The case of the Real Madrid youth players who have allegedly spread a video of the sexual act of a 16-year-old teenager with one of them (the four involved are between 19 and 20) through WhatsApp to other friends or colleagues is not a case isolated. It happens, and it does so frequently, although it does not acquire the notoriety of what happened in the Canary Islands. In fact, half of young people between 15 and 29 years old are aware of sending intimate images or videos in their environment, according to Alejandro Gómez Madrid, sociologist and researcher at the Reina Sofía Fad Youth Center.

The reasons for these behaviors are multiple, but fundamentally they are explained by ignorance or not wanting to understand the serious consequences that this has for the person (mostly women) of whom these images are disseminated without consent, as explained by the experts. “They don’t think about the victims,” they say.

And they also do not consider the legal consequences that could involve prison sentences. Because spreading intimate images or videos without consent on social networks (including WhatsApp) is a crime. It has been so since 2015 and even more so with the law of only yes it means yes, which not only punishes the protagonists who spread them, but also the third parties who forward them.

Don’t teenagers and young people know it yet? Alejandro Gómez’s response is clear, no, at least not as they should, because the information does not reach them through the channels they manage, which are none other than those of the always volatile social networks. “Ten years after the beginning of intensive use of networks, we continue not knowing what can or cannot be done and disseminated,” he acknowledges.

This lack of knowledge adds to the little concern that young people have about the risk of sending videos or photos of their intimate and personal lives. Only half of those between 15 and 29 years old (and the majority are women) are concerned about the dissemination of photos and images without consent, explains Gómez Madrid.
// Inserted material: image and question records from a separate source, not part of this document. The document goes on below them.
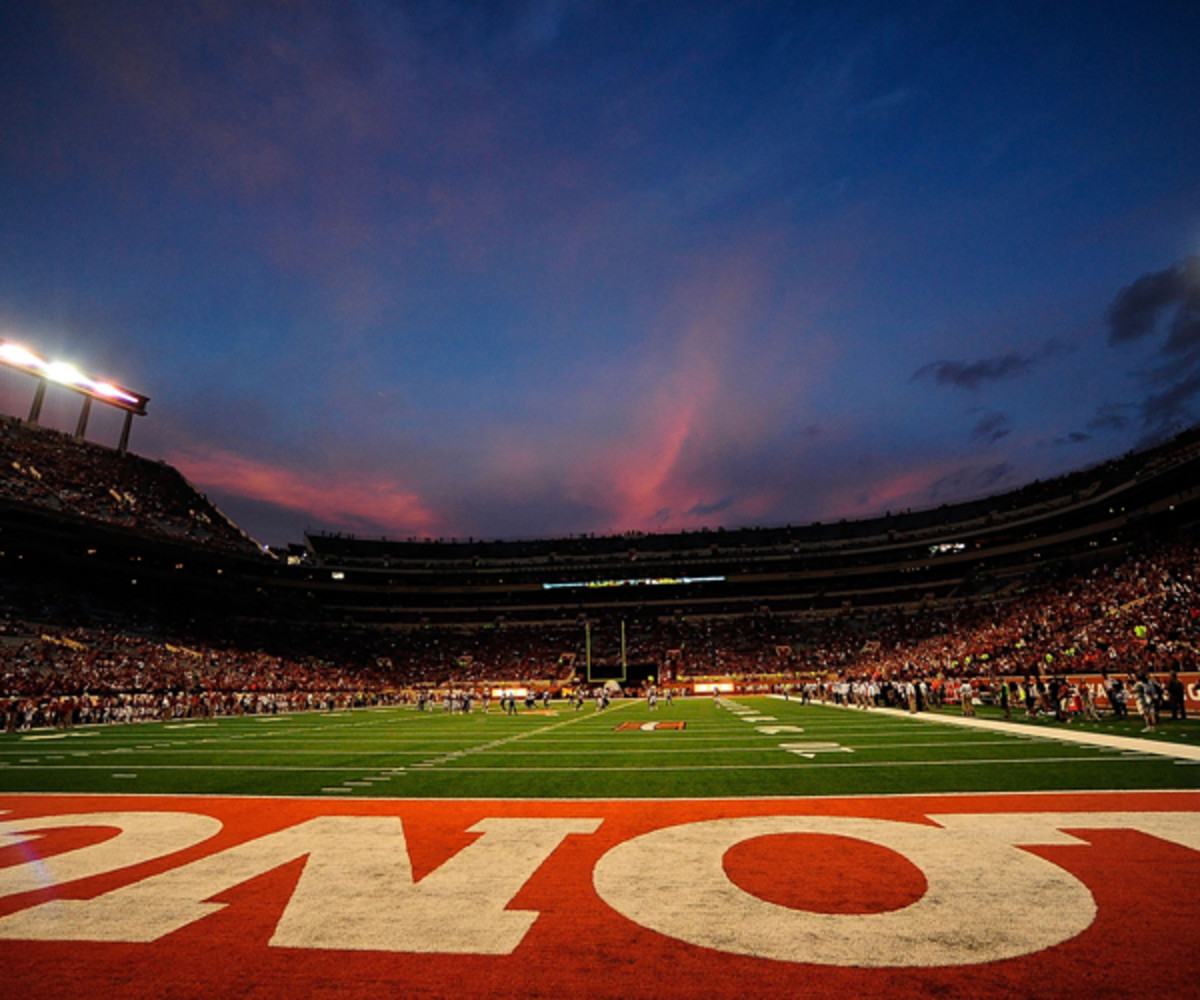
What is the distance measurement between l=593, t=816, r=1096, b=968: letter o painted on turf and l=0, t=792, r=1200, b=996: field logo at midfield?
2cm

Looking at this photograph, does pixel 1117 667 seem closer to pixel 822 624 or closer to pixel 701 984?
pixel 701 984

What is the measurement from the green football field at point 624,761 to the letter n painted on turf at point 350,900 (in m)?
3.38

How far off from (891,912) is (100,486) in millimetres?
64208

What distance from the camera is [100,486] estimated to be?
52500 mm

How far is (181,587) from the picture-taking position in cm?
5862

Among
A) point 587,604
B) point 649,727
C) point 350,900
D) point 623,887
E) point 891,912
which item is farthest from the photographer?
point 587,604

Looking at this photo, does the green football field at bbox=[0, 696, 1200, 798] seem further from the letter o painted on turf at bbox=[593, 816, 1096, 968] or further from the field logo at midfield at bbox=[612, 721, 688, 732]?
the letter o painted on turf at bbox=[593, 816, 1096, 968]

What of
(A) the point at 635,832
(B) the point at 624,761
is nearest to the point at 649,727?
(B) the point at 624,761

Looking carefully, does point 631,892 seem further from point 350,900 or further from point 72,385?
point 72,385

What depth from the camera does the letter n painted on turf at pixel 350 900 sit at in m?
4.41

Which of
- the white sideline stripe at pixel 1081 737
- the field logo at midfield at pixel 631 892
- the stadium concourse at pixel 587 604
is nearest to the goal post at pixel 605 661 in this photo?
the stadium concourse at pixel 587 604

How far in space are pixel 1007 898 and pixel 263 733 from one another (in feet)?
76.2

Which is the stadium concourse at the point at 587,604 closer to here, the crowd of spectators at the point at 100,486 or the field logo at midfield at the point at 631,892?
the crowd of spectators at the point at 100,486

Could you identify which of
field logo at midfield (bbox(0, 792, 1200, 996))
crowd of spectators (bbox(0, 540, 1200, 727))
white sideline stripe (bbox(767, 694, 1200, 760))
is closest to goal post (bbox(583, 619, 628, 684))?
crowd of spectators (bbox(0, 540, 1200, 727))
That percentage decreases to between 70 and 80% in adolescents.

The lack of knowledge regarding the rights (and duties) related to data protection is also detected in the limited use made of the priority channel for reporting cases of cyberbullying, disclosure of images of sexual content or humiliation that it offers. , since 2019, the Spanish Data Protection Agency (AEPD). “The complaints that arrive are read in less than 24 hours and if the case is serious, the contents are ordered to be removed immediately as a precautionary measure. But last year only 46 complaints came, mostly from women under 30 years of age who were victims of the dissemination of images of sexual content,” explains the president of the AEPD, Mar España.

But the fact that there is little awareness regarding privacy and the right to honor among both minors and parents does not exempt from responsibility, warned Spain, who recalls that sharing this type of digital content entails sanctions in the civil sphere (fines that, in In the case of minors, parents must pay) but also criminal and labor consequences.
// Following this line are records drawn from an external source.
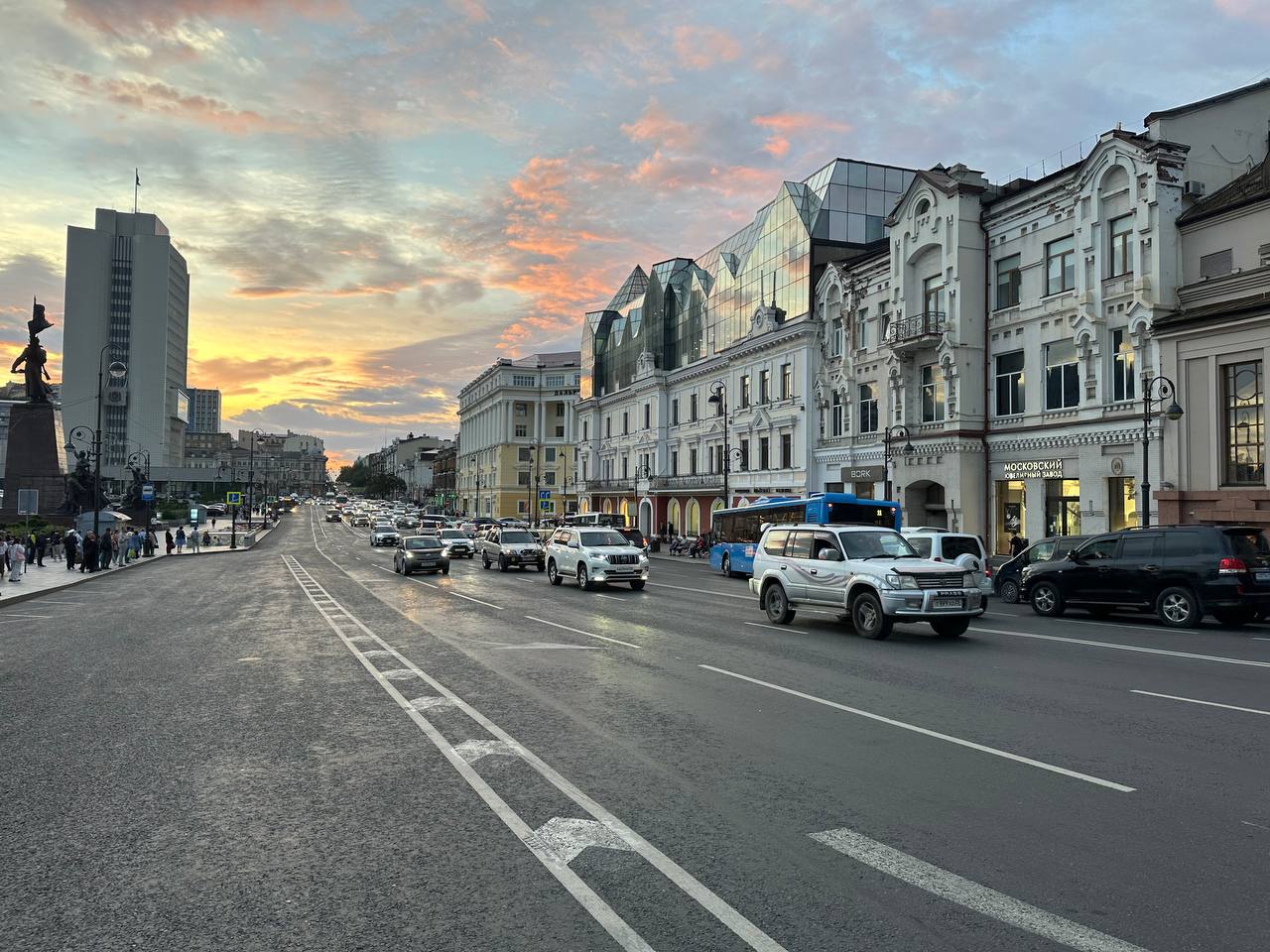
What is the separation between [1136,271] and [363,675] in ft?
91.4

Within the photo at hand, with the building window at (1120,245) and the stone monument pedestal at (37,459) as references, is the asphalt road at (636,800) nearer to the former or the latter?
the building window at (1120,245)

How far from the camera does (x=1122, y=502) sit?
28609mm

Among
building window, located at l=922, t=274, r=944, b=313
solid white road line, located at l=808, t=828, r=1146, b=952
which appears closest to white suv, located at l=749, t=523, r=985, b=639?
solid white road line, located at l=808, t=828, r=1146, b=952

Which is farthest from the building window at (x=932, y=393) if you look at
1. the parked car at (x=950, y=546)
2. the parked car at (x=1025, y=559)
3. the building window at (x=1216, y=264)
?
the parked car at (x=950, y=546)

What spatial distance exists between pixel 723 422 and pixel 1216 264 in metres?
32.5

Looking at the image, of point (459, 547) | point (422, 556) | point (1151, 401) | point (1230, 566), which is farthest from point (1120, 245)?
point (459, 547)

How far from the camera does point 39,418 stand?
51.9 meters

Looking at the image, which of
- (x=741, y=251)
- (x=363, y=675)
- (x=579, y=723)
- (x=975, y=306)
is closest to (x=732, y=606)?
(x=363, y=675)

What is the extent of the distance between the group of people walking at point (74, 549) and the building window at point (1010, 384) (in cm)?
3655

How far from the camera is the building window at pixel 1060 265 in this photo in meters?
30.7

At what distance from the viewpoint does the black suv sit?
53.5ft

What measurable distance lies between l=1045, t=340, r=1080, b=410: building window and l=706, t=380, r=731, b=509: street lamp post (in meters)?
21.2

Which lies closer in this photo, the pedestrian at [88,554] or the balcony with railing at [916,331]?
the pedestrian at [88,554]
And he was blunt in stating that the AEPD policy is “zero tolerance”, even though the authors are minors. “We are applying fines of between 5,000 and 10,000 euros, because we believe that children and adults should avoid these behaviors and if they do not do it out of conviction, perhaps they do it out of fear of sanctions,” he emphasized.

To do? From the Fad they are clear: raise awareness from a young age and conduct practical workshops so that adolescents understand what intimacy is.